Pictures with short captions
BEGIN

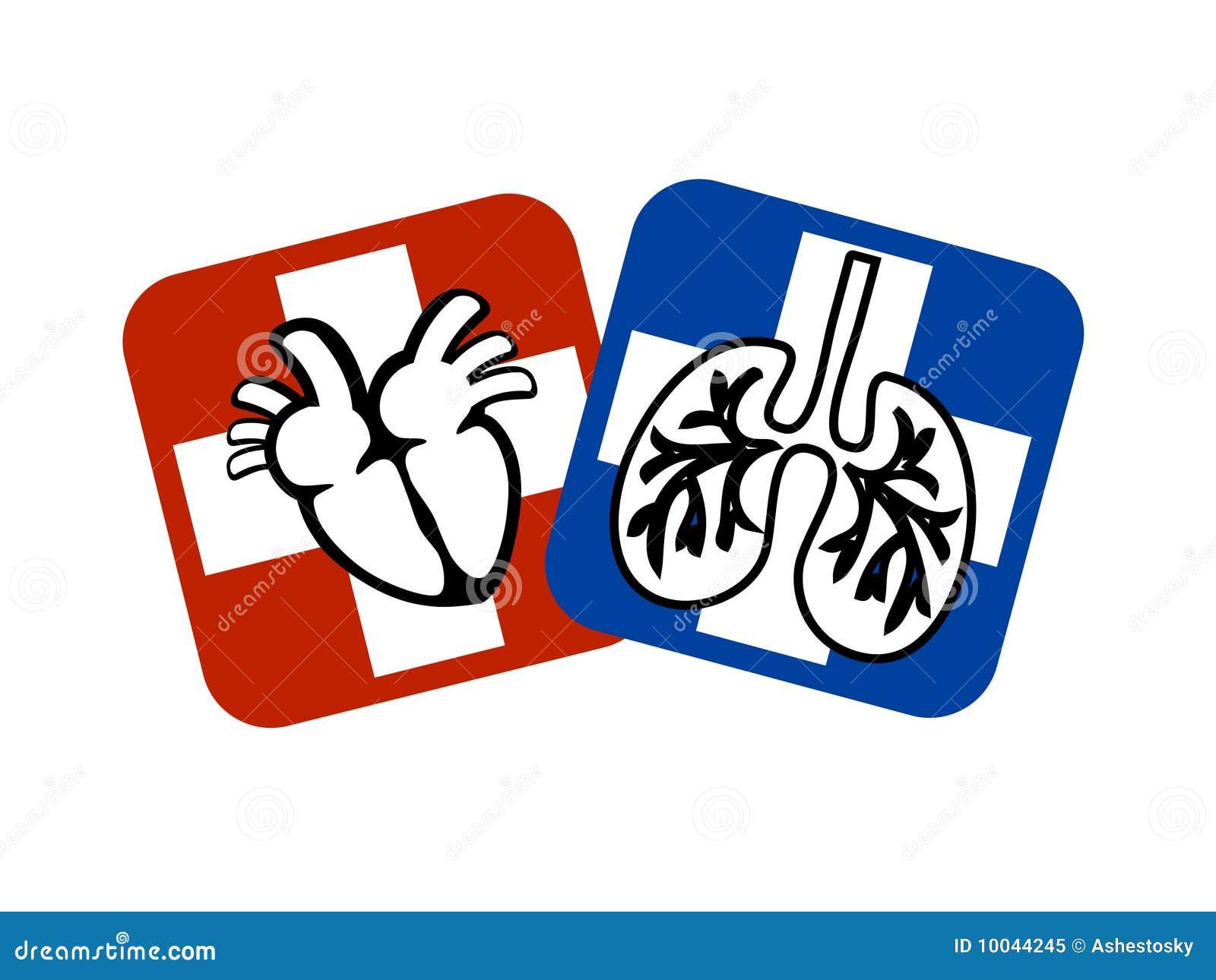 Prevenzione dei polmoni e del cuore illustrazione for Clipart cuore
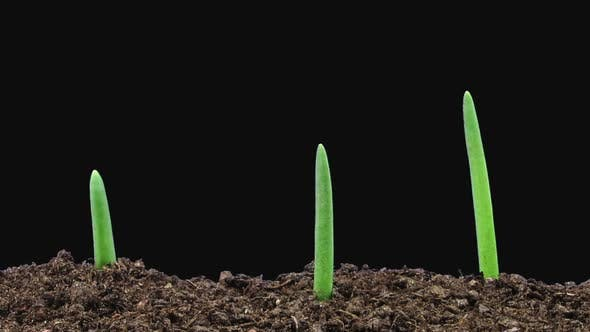 Time-lapse of growing onion sprouts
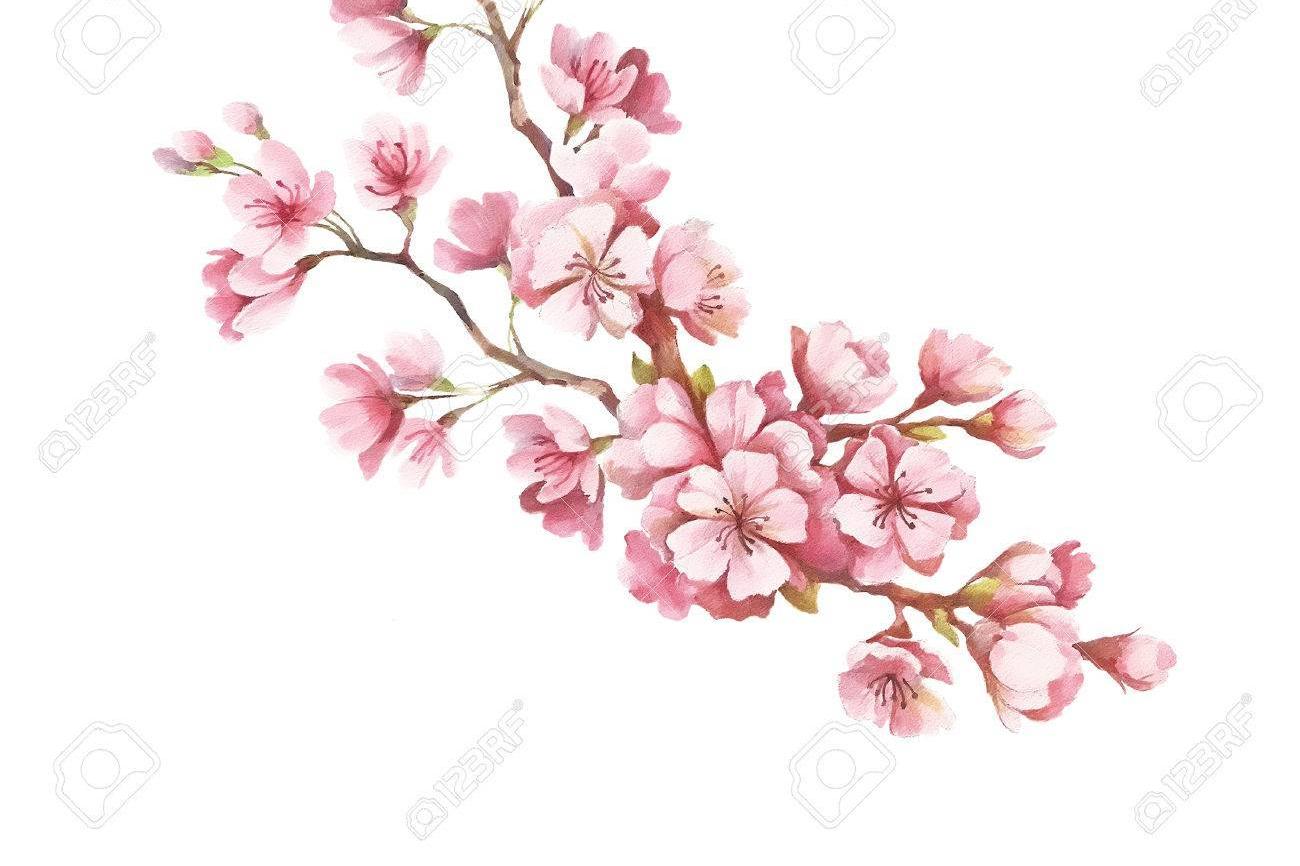 73659263-rama-de-flores-de-cerezo-mano-dibujar-la-ilustracic3b3n-acuarela-.jpg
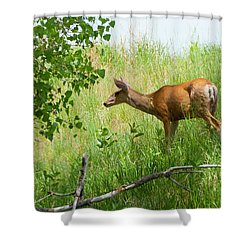Doe Meets Bird 5 Shower Curtain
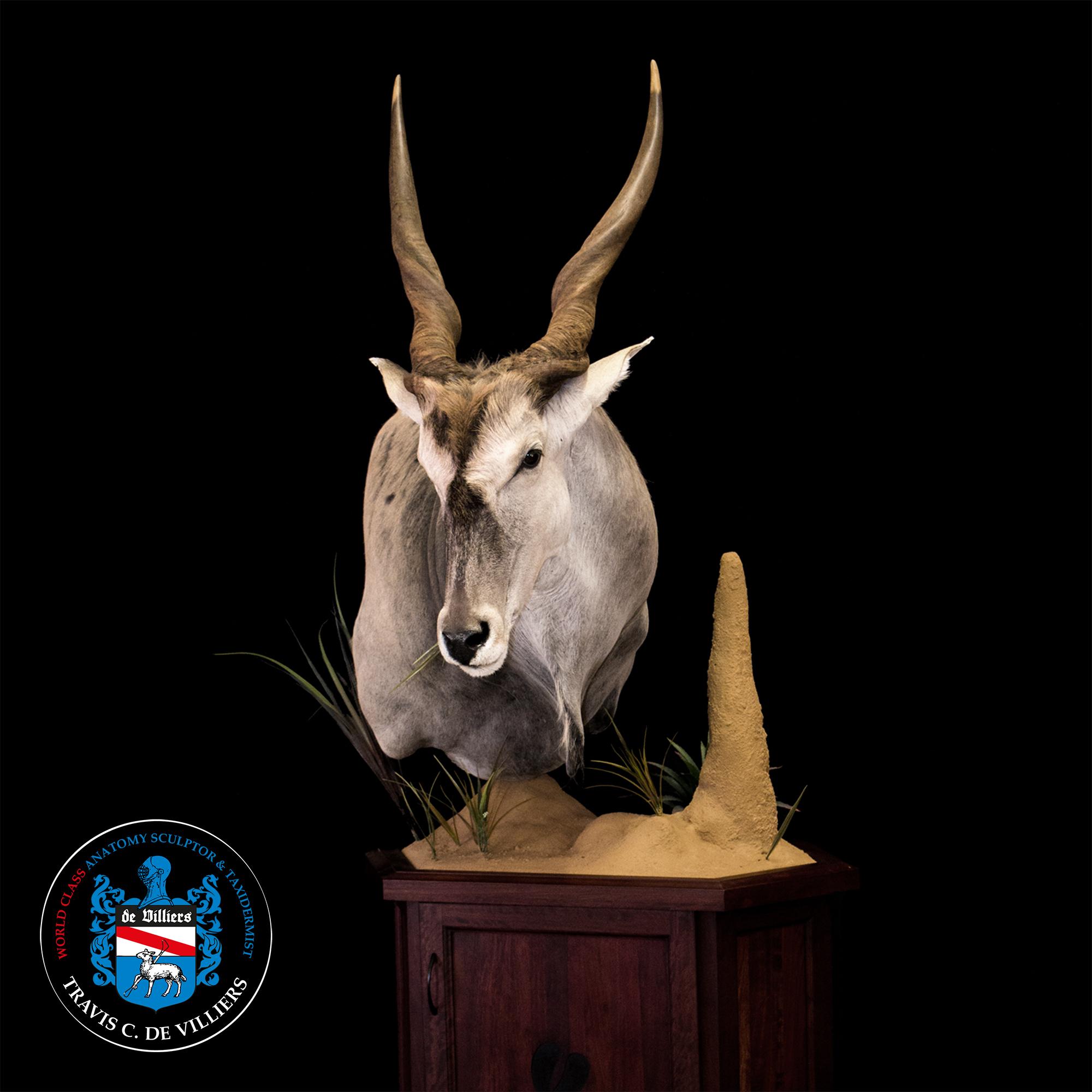 Cape Eland - Taurotragus oryx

END

Could you transcribe every entry above exactly, leaving out the images?

 Prevenzione dei polmoni e del cuore illustrazione for Clipart cuore
 Time-lapse of growing onion sprouts
 73659263-rama-de-flores-de-cerezo-mano-dibujar-la-ilustracic3b3n-acuarela-.jpg
Doe Meets Bird 5 Shower Curtain
 Cape Eland - Taurotragus oryx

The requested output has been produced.